While models suggest that these changes will occur mid to late this century, Haig and colleagues’ study suggests the decline in cyclone frequency has already begun. “We cannot be sure that the decrease in tropical cyclone activity highlighted in our study is due to climate change, but nonetheless our results are mirroring these model forecasts,” said Haig.

To create the cyclone activity index, the team examined two cylindrical stalagmites, from caves in Queensland and Western Australia. Rainfall from cyclones contains relatively little heavy oxygen so analysing the oxygen isotope ratio of calcite in stalagmites can reveal the extent of cyclone activity.

The team then compared the oxygen isotope ratio for each year’s wet season from 1990 to 2010 with a cyclone activity index of the average accumulated energy expended, based on factors such as number of cyclones, cyclone strength, size and time on storm track. The two correlated well, enabling the team to calculate the cyclone activity index from stalagmite data for the past 700 or 1500 years, depending on the stalagmite.

“Recent works have shown that stalagmites from tropical regions do in fact record individual tropical cyclone events within the chemistry of their annually deposited layers, but until now it was not possible to quantify this information,” said Haig. “By calibrating these modern deposits with instrumental records of actual events using this index we can provide a meaningful measure of activity at an annual resolution over thousands of years.”

The index revealed that the current low levels of storm activity on the mid-west and north-east coasts of Australia are unprecedented over the past 550 to 1500 years. Cyclones in the region appear to have a multi-century cycle, with the most recent one starting around 1700 AD.

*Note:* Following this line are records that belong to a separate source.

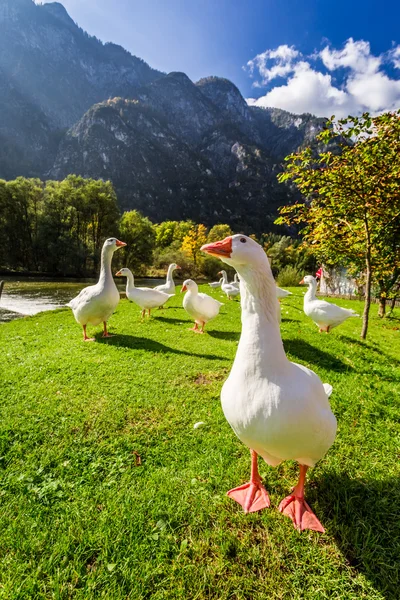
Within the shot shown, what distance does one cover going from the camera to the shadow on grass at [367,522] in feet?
6.30

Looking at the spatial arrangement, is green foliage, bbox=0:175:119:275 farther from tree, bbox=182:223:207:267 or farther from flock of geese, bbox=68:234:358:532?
flock of geese, bbox=68:234:358:532

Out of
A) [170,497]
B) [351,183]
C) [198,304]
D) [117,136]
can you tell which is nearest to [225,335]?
[198,304]

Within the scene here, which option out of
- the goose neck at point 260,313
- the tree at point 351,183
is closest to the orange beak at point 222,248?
the goose neck at point 260,313

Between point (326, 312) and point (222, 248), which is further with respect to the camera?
point (326, 312)

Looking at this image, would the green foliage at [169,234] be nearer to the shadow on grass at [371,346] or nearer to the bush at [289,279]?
the bush at [289,279]

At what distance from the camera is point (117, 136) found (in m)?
129

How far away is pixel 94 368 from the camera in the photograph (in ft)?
17.8

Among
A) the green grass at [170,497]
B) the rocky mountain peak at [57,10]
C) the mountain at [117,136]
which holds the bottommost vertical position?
the green grass at [170,497]

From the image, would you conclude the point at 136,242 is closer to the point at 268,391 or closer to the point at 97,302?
the point at 97,302

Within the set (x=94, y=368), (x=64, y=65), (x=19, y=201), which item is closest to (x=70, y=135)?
(x=64, y=65)

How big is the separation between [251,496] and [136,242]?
44.7 metres

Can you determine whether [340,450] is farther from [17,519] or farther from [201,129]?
[201,129]

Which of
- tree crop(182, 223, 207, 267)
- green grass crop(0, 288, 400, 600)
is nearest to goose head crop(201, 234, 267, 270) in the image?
green grass crop(0, 288, 400, 600)

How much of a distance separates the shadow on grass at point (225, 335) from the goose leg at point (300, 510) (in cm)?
540
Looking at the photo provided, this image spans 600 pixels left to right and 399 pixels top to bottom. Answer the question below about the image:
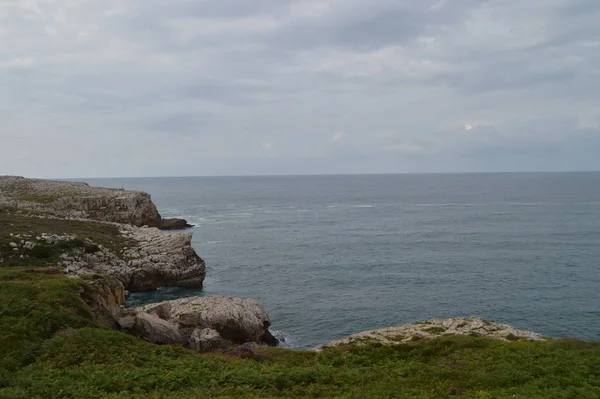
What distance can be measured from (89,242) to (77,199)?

“Our results indicate that the underlying assumption that the short instrumental record is a true reflection of longer-term tropical cyclone behaviour is incorrect,” said Haig.

The analysis provides “one seamless index which combines both instrumental and prehistorical tropical cyclone records”, according to Haig. “This brings with it the ability to more accurately analyse long-term trends in tropical cyclone behaviour.”

The trends in Australia are in stark contrast to those in the Northern Hemisphere, where tropical cyclones have increased in frequency and destructiveness since 1970 in the Atlantic Ocean and western North Pacific.

“As new methods provide new opportunities we plan to examine further linkages between tropical cyclone activity and other climate indices and ways in which this new index could be incorporated into climate or forecasting models,” said Haig.

The team reported the results in Nature.